The text, which first came to light last month, could be read to suggest that Trump advisers weren’t terribly interested in the truth of their claims, which could matter in trying to prove the effort was corrupt. And while we don’t know whether Giuliani’s suggestion actually made its way to Trump, the latter would go on to repeatedly cite the Georgia election workers in a way that speaks to the potential reach of Giuliani’s actions, now ruled defamatory.

The last communication Howell cites as being turned over, but not by Giuliani, is also notable. It’s a private Instagram message between him and Bobb, but it’s not from the post-election period. Rather, it’s from Aug. 17, 2022. Howell’s ruling says only that the message was “concerning plaintiffs” — Freeman and Moss. The text of the message is redacted in court filings.

That date would place the message well after Giuliani’s devices were seized in 2021 and also after Freeman and Moss sued, in December 2021. It matches the date Giuliani appeared before the Fulton County grand jury.

These are just the examples laid out by Howell of things we know Giuliani didn’t produce, because others did. But Howell suggests that the volume of potentially relevant communications not turned over could be significant.

She notes how Bobb testified that Giuliani, after the election, was “getting like 10,000 emails a day,” and how Giuliani ally Bernard Kerik testified that Giuliani and his team were receiving voter-fraud reports around this time from “a hundred different sources.”

“Little to none of those estimated thousands of emails from ‘a hundred different sources’ have been produced to plaintiffs by Giuliani,” Howell wrote.

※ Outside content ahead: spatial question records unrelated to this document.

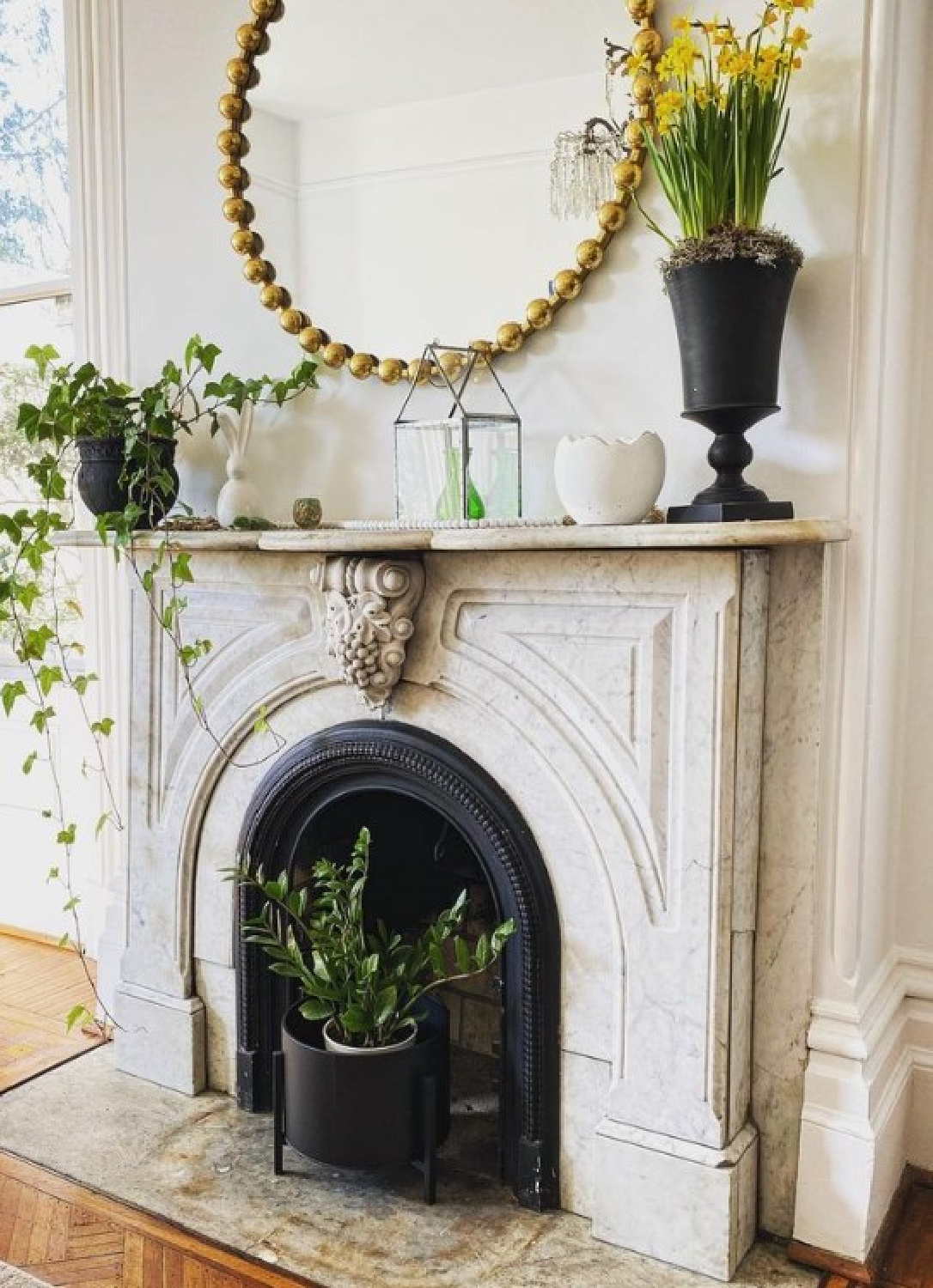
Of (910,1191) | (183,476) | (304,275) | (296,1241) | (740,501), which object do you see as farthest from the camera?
(183,476)

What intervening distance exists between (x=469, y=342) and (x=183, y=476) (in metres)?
0.79

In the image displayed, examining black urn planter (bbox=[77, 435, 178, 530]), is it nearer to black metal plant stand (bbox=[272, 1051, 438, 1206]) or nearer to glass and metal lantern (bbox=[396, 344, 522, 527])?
glass and metal lantern (bbox=[396, 344, 522, 527])

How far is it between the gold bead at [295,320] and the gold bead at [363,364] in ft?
0.46

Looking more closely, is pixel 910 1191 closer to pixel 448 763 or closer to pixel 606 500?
pixel 448 763

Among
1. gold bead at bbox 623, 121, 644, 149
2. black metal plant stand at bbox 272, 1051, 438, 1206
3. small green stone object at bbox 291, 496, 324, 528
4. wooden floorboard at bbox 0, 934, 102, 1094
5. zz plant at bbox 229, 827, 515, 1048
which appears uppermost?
gold bead at bbox 623, 121, 644, 149

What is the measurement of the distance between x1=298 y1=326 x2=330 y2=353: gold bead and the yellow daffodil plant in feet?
2.59

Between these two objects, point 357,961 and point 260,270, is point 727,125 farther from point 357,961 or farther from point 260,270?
point 357,961

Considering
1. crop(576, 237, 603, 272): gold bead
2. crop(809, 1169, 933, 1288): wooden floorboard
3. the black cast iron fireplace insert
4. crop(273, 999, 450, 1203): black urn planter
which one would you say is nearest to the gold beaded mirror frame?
crop(576, 237, 603, 272): gold bead

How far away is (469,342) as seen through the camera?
6.85 feet

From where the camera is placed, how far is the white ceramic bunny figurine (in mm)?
2311

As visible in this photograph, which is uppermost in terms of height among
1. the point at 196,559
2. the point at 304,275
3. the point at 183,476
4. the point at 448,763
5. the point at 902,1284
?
the point at 304,275

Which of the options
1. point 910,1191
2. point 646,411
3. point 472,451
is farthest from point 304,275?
point 910,1191

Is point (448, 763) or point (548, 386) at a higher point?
point (548, 386)

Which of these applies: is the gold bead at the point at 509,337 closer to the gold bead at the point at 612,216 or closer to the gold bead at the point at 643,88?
the gold bead at the point at 612,216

Howell writes that the sum total of Giuliani-produced materials, beyond 193 initial documents, “is largely a single page of communications, blobs of indecipherable data [and] a sliver of the financial documents required to be produced.” She also casts his odd recent statement ceding the argument that his statements about Freeman and Moss were false and defamatory as a desperate and legally flawed attempt to avoid further discovery in the case.

It’s impossible to know precisely what will remain hidden due to, in Howell’s estimation, Giuliani’s deliberate decision to flout his obligations. But what we can say is that his apparent decision not to comply could come at a large (to be determined) cost that he must have known could be the price of his lack of transparency.

His willingness to risk that may bode ill for what lies ahead for him and others.